Conservation of Mass

Joseph-Louis Lagrange (1736–1813), Antoine Lavoisier (1743–1794)

French chemist Antoine Lavoisier was central to turning chemistry into a science. The discoveries being made with gases had advanced knowledge tremendously, but it was clear that the theories of the time couldn’t accommodate them. A key example was phlogiston, and Lavoisier’s work with oxygen helped to demolish that theory. But there were many more developments to come.

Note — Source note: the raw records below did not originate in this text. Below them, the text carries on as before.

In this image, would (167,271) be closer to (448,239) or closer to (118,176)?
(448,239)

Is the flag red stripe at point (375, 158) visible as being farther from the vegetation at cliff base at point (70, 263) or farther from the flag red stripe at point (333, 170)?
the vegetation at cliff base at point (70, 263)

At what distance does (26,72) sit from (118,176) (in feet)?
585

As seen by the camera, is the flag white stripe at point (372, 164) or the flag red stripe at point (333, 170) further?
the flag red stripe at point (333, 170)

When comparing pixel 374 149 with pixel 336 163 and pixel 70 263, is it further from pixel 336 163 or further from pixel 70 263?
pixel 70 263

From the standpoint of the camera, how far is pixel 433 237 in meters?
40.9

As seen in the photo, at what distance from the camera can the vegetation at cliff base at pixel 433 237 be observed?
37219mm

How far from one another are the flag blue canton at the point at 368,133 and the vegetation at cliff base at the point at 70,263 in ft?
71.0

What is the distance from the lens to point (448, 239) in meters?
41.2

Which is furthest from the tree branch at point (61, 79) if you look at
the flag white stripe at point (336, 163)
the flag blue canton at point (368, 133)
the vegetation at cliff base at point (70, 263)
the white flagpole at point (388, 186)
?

As he himself put it, Lavoisier wanted “to rid chemistry of every kind of impediment that delays its advance.” One of these impediments was the naming of compounds. If compounds really were formed by the combination of elements, as English chemist Robert Boyle had proposed over a hundred years before, shouldn’t the names reflect this in a systematic way? Lavoisier thought so, and he developed a system of chemical nomenclature that is still used today. For example, if iron combined with oxygen, the resulting compound was iron oxide. In Elements of Chemistry (1789)—considered the first modern chemistry textbook—Lavoisier laid out his system of nomenclature, along with a table of all the elements discovered to date, the compositions of compounds that had been determined, and his thoughts on the influence of temperature on reactions and on the formation of salts from acids and bases. He also stated a principle that no one had ever put into so few words: conservation of mass—the idea that a chemical reaction finished with the same amount of material it started with.

Unfortunately, Lavoisier’s public profile and involvement in the Ferme générale—an organization that collected taxes on behalf of the deposed French monarchy—made him a target of the French Revolution during the Reign of Terror. Along with twenty-seven codefendants, he was summarily convicted of treason and beheaded on May 8, 1794. The next day, the Italian mathematician and astronomer Joseph-Louis Lagrange reflected, “It took them only an instant to cut off that head, and a hundred years may not produce another like it.”

SEE ALSO The Sceptical Chymist (1661), Phlogiston (1667), Oxygen (1774), Dalton’s Atomic Theory (1808), Chemical Notation (1813)

In this oil painting by British artist Ernest Board, Lavoisier explains the results of his experiments on air to his wife, who helped him with much of his research.